* start EXERCISE INPUTS *

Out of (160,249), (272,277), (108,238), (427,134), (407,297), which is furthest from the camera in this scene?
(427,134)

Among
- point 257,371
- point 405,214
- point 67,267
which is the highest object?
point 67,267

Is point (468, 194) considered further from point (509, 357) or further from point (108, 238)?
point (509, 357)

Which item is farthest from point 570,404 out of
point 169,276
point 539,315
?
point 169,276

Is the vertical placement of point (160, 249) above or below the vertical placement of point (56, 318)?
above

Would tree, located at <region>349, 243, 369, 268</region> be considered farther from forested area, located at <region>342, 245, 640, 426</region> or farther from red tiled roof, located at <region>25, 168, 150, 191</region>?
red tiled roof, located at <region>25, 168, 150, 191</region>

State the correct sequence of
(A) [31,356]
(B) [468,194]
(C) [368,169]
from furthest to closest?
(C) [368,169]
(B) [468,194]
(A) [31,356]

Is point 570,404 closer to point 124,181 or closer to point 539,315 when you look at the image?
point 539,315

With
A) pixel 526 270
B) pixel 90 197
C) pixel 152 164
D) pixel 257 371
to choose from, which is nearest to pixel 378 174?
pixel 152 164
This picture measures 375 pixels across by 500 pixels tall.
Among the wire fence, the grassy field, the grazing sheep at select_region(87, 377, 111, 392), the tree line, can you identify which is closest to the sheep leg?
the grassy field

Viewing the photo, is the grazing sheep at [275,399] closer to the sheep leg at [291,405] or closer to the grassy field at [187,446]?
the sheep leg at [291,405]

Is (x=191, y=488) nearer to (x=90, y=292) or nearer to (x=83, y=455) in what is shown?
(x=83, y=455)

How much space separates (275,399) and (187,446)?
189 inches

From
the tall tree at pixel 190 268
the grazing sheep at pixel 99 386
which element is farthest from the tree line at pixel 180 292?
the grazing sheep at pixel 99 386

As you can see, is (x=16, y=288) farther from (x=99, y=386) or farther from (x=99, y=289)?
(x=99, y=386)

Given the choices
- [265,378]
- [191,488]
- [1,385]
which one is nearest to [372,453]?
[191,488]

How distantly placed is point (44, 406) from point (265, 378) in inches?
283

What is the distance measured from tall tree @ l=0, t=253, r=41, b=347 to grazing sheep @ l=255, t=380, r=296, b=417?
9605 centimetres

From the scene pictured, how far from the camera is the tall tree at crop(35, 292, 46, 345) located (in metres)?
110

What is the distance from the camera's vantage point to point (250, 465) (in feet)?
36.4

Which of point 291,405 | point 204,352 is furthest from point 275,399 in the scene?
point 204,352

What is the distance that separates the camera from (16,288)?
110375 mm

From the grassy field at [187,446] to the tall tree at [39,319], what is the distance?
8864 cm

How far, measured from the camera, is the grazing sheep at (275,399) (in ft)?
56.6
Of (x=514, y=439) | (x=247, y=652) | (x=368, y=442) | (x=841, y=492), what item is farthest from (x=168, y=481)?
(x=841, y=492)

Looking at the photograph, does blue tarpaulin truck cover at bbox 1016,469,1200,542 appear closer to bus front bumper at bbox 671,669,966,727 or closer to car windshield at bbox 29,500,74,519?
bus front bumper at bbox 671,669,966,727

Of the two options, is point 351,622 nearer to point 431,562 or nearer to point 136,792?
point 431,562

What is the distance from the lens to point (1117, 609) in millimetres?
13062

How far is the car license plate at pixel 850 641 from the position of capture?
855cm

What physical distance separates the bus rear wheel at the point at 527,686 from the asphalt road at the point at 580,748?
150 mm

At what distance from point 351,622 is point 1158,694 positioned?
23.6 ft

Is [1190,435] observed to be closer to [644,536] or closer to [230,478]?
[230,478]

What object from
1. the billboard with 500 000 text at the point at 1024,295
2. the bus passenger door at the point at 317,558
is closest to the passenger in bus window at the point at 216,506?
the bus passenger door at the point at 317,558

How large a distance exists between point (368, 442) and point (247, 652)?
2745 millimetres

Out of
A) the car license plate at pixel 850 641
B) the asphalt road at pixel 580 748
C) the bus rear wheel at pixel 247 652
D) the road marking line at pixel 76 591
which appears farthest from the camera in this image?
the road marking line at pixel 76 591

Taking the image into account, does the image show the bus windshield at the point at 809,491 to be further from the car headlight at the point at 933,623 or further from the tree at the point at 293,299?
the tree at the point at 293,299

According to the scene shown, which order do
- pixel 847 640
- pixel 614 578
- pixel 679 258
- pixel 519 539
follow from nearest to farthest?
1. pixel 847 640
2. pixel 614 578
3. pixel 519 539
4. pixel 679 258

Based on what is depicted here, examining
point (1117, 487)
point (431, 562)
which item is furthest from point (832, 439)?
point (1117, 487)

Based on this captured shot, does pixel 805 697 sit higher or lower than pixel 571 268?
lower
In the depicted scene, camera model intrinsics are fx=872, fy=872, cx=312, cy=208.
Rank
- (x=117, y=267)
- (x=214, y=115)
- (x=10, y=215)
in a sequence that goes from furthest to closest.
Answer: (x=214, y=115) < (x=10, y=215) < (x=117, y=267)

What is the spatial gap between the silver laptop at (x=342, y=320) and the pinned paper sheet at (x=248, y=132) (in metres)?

* end EXERCISE INPUTS *

■ **WHAT YOU NEED TO DO**
Reproduce the data word for word, from the line that contains "How large a" through the end of the data, keeping both ends.

■ **TASK ANSWER**
How large a distance exists between point (368, 442) and point (247, 652)?
2745 millimetres

Out of
A) the car license plate at pixel 850 641
B) the asphalt road at pixel 580 748
C) the bus rear wheel at pixel 247 652
D) the road marking line at pixel 76 591
which appears farthest from the camera in this image?
the road marking line at pixel 76 591

Taking the image into account, does the image show the bus windshield at the point at 809,491 to be further from the car headlight at the point at 933,623 or further from the tree at the point at 293,299?
the tree at the point at 293,299

According to the scene shown, which order do
- pixel 847 640
- pixel 614 578
- pixel 679 258
- pixel 519 539
follow from nearest to farthest?
1. pixel 847 640
2. pixel 614 578
3. pixel 519 539
4. pixel 679 258

Based on what is depicted here, examining
point (1117, 487)
point (431, 562)
which item is furthest from point (832, 439)?
point (1117, 487)

Based on this captured shot, does pixel 805 697 sit higher or lower than pixel 571 268?
lower
In the depicted scene, camera model intrinsics are fx=872, fy=872, cx=312, cy=208.
Rank
- (x=117, y=267)
- (x=214, y=115)
- (x=10, y=215)
in a sequence that goes from furthest to closest.
Answer: (x=214, y=115) < (x=10, y=215) < (x=117, y=267)

What is the spatial gap between the silver laptop at (x=342, y=320) and the pinned paper sheet at (x=248, y=132) (in metres)?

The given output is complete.